Kolon kanseri tanısı sıklıkla kolonoskopik inceleme ve biopsi ile konur. Takiben hastanın görüntüleme tetkikleri ile(USG-BT-MR) ;hastalığın evresi belirlenir.Ancak acil durumlarda (ileus üzere ) teşhis perop konabilir.
- Tedavi Aşamaları
Cerrahi tedavi: Tedavide emel tümörlü bölge ve bu bölgeyi drene eden lenf nodlarını içine alan bir halde geniş bir rezeksiyon ile tümörün çıkarılmasıdır. Kalan barsağın devamlılığı sıklıkla anastomoz ile sağlanır. Bazen kalıcı (alt rektum tümörleri, anal kanal tümörleri) bazende süreksiz olarak barsak (rektum tümörü, acil olaylar gibi) barsak dışarı ağızlaştırılabilir (ilostomi, kolostomi). Son yıllarda kolorektal cerrahide birtakım değişiklikler olmuştur. Bilhassa rektum cerrahisinde bu hususta epeyce fazla yenilik mevcut. Rezeksiyon planları daha uygun tanımlanmış, stomalar azalmıştır. Ameliyat öncesi kemoterapi ve radyoterapi ile daha yüz güldürücü sonuçlar alınmaya başlanmıştır. Öbür taraftan tümörün yayıldığı organlar eskiye nazaran daha radikal olarak çıkarılmaktadır. (Karaciğer rezeksiyonları, çoklu organ rezeksiyonu gibi).Kolorektal kanserlerlerde karaciğere metastaz sıktır. Evvelce metastaik hastalık için cerrahi düşünülmez iken son devirlerde karaciğer metastazı olan hastaların %25 cerrahi olarak tedavi edilebilmektedir.
onkolojik cerrahi açısından) ile karşılaştırlabilir pozisyona gelmiştir.
- Kemoterapi: Erken evre tümörlerde (Evre 1-2) kemoterapi önerilmemektedir. İleri kanser evrelerinde bilhassa evre 3-4 hastalıkta kemoterapinin aktifliği gösterilmiştir. Kemoterapi, kansere bağlı vefatta yaklaşık %30 azalma sağlamaktadır.Yeni gelişen kemoterapatik casuslar ile daha yeterli ve aktif sonuçlar alınmaktadır. Bu alanda asıl yenilik bilhassa rektum kanserinde radyoterapi ile kombine edilen kemoterapi ile çok yeterli karşılıklar alınmaya başlanmasıdır.

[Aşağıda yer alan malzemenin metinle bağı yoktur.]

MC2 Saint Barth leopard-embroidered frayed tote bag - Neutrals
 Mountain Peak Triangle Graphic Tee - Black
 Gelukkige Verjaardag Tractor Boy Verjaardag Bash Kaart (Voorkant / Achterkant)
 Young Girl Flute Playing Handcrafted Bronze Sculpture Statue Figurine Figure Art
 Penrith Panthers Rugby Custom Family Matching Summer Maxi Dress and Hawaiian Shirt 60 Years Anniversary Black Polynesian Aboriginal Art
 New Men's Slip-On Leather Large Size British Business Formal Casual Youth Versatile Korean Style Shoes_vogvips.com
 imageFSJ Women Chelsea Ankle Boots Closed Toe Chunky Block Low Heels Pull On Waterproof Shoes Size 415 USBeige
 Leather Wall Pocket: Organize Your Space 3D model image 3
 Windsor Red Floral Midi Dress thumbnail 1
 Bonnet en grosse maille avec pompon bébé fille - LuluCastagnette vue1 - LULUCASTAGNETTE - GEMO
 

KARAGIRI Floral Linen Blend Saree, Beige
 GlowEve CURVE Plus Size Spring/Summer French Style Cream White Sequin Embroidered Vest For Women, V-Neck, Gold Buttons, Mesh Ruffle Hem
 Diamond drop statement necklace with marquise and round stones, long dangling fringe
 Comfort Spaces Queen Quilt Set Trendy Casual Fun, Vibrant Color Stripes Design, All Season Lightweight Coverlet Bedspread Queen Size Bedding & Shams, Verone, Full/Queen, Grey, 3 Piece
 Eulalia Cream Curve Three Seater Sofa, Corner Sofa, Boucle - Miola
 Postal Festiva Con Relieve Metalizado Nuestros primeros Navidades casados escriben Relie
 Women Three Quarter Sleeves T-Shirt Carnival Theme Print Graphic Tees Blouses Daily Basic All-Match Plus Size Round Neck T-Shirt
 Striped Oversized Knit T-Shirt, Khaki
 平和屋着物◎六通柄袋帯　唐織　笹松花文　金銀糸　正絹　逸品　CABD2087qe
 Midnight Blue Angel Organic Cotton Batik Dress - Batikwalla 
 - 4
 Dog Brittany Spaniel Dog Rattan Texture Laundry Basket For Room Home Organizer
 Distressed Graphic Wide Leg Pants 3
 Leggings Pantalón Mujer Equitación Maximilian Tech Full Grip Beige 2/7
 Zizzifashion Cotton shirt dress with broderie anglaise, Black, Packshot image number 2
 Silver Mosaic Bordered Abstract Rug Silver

- Radyoterapi: Kolon kanserinde radyoterapinin(ışın tedavisi)yeri yoktur.Ancak radyoterapi bilhassa rektum kanserinde ameliyat sonrası ve öncesi verilebilmekte ve tümör nüksünü azaltarak sağ kalıma müspet katkı sağlamaktadır. Son yıllarda rektum tümörlerinde radyoterapi ve kemoterapinin ameliyat öncesi verilmesinin daha etkik olduğu gösterilmiştir. Bu tedavi tıpkı vakitte hastaların kalıcı stoma oranınıda azaltmıştır.
Sonuç olarak kolorektal kanserler Türkiyede erkelerde 4. ve kadınlard 3. sıklıkta görülen kanselerdir. Asemptomatik safhada tarama metodları ile erken evrede teşhis alması, hayat beklentisini, hastalığın kür olma talihini artırmaktadır. Tedavideki ve cerrahideki gelişmeler mortalitenin azalmasına katkı sağlamaktadır. Erken tanı-tedavi bir çok kanserde olduğu üzere kolorektal kanserde de ana gaye olmalıdır.